+++ Excerpted records
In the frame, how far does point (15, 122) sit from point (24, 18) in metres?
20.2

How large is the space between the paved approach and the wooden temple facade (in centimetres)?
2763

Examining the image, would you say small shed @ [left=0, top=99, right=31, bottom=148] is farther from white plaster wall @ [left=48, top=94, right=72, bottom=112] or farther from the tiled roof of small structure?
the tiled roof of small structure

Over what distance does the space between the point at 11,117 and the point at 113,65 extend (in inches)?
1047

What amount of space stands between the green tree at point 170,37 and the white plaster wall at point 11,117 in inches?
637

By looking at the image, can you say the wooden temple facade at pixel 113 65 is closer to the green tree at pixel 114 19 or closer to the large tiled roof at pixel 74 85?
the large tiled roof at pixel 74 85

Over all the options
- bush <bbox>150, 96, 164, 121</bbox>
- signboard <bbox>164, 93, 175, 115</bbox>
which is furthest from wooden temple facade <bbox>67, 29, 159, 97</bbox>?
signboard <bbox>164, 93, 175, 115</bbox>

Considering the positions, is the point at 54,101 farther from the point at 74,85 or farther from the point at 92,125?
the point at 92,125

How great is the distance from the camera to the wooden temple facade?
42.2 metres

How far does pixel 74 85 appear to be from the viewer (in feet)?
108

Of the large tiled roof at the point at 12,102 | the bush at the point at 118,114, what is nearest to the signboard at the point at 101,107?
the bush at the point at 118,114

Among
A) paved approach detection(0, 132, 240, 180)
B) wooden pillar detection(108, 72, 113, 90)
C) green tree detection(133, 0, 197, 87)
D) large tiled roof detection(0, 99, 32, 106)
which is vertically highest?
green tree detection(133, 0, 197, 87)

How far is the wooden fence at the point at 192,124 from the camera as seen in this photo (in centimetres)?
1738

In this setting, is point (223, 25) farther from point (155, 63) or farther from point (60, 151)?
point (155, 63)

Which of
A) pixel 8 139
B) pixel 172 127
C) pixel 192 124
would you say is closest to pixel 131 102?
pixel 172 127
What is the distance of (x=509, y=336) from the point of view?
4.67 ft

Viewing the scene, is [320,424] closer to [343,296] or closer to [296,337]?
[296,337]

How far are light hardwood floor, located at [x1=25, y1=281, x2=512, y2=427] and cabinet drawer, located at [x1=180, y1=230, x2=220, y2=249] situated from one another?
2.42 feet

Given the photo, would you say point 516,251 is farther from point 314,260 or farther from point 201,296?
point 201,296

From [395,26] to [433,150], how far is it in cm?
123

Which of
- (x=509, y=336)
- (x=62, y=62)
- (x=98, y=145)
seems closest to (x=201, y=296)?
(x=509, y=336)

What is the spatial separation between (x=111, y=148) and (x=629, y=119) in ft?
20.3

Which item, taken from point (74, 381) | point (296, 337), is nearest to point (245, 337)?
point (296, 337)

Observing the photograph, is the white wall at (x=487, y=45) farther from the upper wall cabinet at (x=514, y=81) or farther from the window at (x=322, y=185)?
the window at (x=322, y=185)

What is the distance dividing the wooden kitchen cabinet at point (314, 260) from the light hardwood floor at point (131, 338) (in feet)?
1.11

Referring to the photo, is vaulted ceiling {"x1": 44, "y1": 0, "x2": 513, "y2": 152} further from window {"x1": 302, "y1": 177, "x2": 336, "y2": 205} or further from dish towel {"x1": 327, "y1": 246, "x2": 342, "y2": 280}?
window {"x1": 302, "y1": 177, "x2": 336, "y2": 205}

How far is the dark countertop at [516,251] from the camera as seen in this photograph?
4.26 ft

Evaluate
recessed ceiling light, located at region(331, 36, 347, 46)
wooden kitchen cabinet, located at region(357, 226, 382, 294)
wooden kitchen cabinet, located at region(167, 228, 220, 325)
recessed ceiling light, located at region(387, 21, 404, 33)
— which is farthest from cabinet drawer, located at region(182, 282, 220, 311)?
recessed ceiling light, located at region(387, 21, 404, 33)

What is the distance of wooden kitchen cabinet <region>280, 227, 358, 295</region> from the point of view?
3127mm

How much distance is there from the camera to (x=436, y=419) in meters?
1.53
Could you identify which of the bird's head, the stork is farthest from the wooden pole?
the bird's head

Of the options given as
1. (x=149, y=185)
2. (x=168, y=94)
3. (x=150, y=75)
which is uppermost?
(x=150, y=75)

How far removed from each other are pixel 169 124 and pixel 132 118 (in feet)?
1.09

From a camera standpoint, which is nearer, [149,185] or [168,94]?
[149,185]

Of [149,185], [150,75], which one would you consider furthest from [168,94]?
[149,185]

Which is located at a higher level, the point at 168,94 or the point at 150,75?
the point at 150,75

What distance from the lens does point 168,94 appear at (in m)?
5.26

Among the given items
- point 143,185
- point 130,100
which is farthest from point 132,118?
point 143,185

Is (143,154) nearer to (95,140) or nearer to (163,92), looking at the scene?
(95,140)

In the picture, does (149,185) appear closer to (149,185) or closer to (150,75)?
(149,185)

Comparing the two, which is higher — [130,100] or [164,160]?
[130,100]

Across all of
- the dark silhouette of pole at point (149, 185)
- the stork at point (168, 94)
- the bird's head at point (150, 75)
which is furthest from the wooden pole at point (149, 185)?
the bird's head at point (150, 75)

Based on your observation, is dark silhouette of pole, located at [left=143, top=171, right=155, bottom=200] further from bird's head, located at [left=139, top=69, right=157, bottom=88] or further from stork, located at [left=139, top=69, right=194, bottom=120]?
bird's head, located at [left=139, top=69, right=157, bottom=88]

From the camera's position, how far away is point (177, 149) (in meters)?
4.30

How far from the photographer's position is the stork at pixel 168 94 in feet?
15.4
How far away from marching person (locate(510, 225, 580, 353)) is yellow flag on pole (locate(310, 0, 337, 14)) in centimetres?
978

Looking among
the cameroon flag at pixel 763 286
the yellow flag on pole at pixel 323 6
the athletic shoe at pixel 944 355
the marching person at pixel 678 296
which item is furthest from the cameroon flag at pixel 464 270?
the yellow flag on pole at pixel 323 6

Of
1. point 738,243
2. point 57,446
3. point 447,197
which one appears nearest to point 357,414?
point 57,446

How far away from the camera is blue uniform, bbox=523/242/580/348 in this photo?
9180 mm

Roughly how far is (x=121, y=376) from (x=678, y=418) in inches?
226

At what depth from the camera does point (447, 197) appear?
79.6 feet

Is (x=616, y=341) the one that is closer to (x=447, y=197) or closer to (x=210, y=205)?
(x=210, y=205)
++++++
Requirements → Reproduce verbatim every line from the one containing "How far away from marching" through the last of the rows, including both.

Task solution →
How far away from marching person (locate(510, 225, 580, 353)) is yellow flag on pole (locate(310, 0, 337, 14)) in centimetres?
978

Looking among
the cameroon flag at pixel 763 286
the yellow flag on pole at pixel 323 6
the athletic shoe at pixel 944 355
the marching person at pixel 678 296
which item is furthest from the cameroon flag at pixel 464 270?
the yellow flag on pole at pixel 323 6

Of
1. point 738,243
2. point 57,446
3. point 447,197
which one appears nearest to point 357,414?
point 57,446

How far away from the camera is blue uniform, bbox=523/242/580/348 in this photo?
9180 mm

Roughly how far is (x=121, y=376) from (x=678, y=418) in inches?
226

At what depth from the camera does point (447, 197) appear?
79.6 feet

Is (x=616, y=341) the one that is closer to (x=447, y=197) or closer to (x=210, y=205)?
(x=210, y=205)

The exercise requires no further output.